Automation Engineering

Zero Trust Automation

The architecture is signed off — now it has to survive production. We build the automation that keeps a Zero Trust deployment trustworthy after go-live: idempotent provisioning, continuous configuration assurance, just-in-time access, and forensic-grade incident tooling — built on the Zscaler OneAPI SDK and running inside your own CI and SIEM.

A Zero Trust architecture is a living system. Policies drift, connectors fail over, access is granted and must be revoked, and when an incident lands, someone has to reconstruct exactly what happened — and prove it.

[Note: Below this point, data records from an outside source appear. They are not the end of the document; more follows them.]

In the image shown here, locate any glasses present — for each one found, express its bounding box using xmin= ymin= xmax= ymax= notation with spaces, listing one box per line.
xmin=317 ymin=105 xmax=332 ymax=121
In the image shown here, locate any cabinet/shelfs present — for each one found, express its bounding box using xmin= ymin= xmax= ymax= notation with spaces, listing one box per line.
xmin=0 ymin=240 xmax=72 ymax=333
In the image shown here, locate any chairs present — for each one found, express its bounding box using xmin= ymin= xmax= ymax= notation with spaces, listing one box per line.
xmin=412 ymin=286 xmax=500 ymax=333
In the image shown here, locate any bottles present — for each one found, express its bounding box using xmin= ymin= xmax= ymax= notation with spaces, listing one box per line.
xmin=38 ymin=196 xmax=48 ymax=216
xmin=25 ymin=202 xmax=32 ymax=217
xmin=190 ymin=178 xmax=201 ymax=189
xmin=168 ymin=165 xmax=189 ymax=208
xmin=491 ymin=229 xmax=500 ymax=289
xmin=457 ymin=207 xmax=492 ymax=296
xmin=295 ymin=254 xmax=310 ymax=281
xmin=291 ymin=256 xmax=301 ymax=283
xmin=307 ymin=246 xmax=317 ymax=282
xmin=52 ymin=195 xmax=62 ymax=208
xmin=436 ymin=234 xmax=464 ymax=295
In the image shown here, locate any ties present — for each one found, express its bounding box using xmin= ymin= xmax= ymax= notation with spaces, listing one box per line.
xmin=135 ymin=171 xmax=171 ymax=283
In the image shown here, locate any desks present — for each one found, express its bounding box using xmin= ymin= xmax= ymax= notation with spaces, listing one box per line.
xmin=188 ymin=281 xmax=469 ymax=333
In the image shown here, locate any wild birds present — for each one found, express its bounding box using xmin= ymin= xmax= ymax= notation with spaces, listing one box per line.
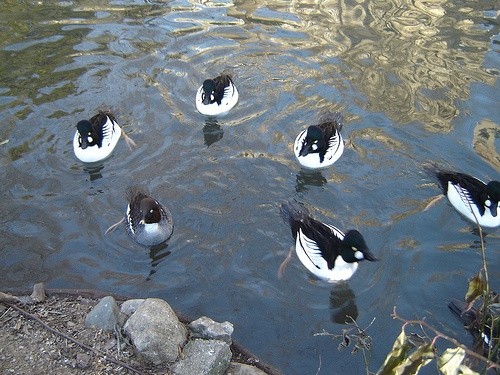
xmin=294 ymin=110 xmax=344 ymax=168
xmin=423 ymin=161 xmax=500 ymax=228
xmin=122 ymin=183 xmax=175 ymax=247
xmin=273 ymin=196 xmax=380 ymax=282
xmin=195 ymin=68 xmax=238 ymax=115
xmin=73 ymin=103 xmax=122 ymax=163
xmin=448 ymin=289 xmax=500 ymax=337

Arduwyn engineers the operational layer that standard deployments leave manual. The toolkit below is drawn from real engagements: a coherent suite spanning provisioning, configuration assurance, access governance, and incident response. Every component is auditable, idempotent, and yours — there is no Arduwyn-hosted black box in the path.

The automation lifecycle

Four stages of Zero Trust operations — each one a place where manual process becomes risk.

Provision

Stand the ZPA estate up — and stand up its failover — from declared desired state, not console clicks.

Observe

Snapshot every tenant's configuration, detect drift, and stream a unified audit trail to your SIEM.

Govern

Replace standing access with time-boxed, approved grants that revoke themselves automatically.

Respond

Reconstruct an incident across every source — then preserve the evidence in a court-defensible form.

zpa-dr · bootstrap & failover rehearsal

$ python playbooks/run_all.py --config config/dr_topology.yaml
=== running deploy_connector_groups.py ===
=== running deploy_server_groups.py ===
=== running deploy_segment_groups.py ===
=== running deploy_app_segments.py ===
all playbooks converged. secondary DC is pre-staged and ready for failover.
 
$ python playbooks/failover.py --config config/dr_topology.yaml --dry-run
preflight_ok      connector_group  appconn-dc-west   healthy_connectors=3
snapshot          app_segment      *                 count=3
failover          app_segment      erp-web           dry_run=True
failover          app_segment      git-https         dry_run=True
failover          app_segment      workday           dry_run=True
failover complete (dry_run=True) snapshot=snapshots/3f9c1a.json cid=3f9c1a

The toolkit

Seven automations, grouped by lifecycle stage. Each runs in your infrastructure and is built on the Zscaler OneAPI SDK.

Provision

Bring the estate — and its disaster-recovery posture — up from desired state.

playbooks/ · config/

ZPA disaster-recovery topology

A two-datacenter ZPA estate declared in one YAML file, with a single-command failover between primary and secondary.

How it works

run_all.py bootstraps connector groups, server groups, segment groups, and app segments in dependency order — both datacenters staged from one config.
App segments are datacenter-agnostic; only their server-group binding flips. Failover swaps server_group_ids from the primary DC to the secondary.
failover.py pre-flights that at least two secondary connectors are authenticated, snapshots current bindings, then converges — writing every change to a JSONL audit log with a correlation ID, actor, and before/after state.
Rollback restores from the snapshot. --dry-run is mandatory rehearsal before any live cut-over.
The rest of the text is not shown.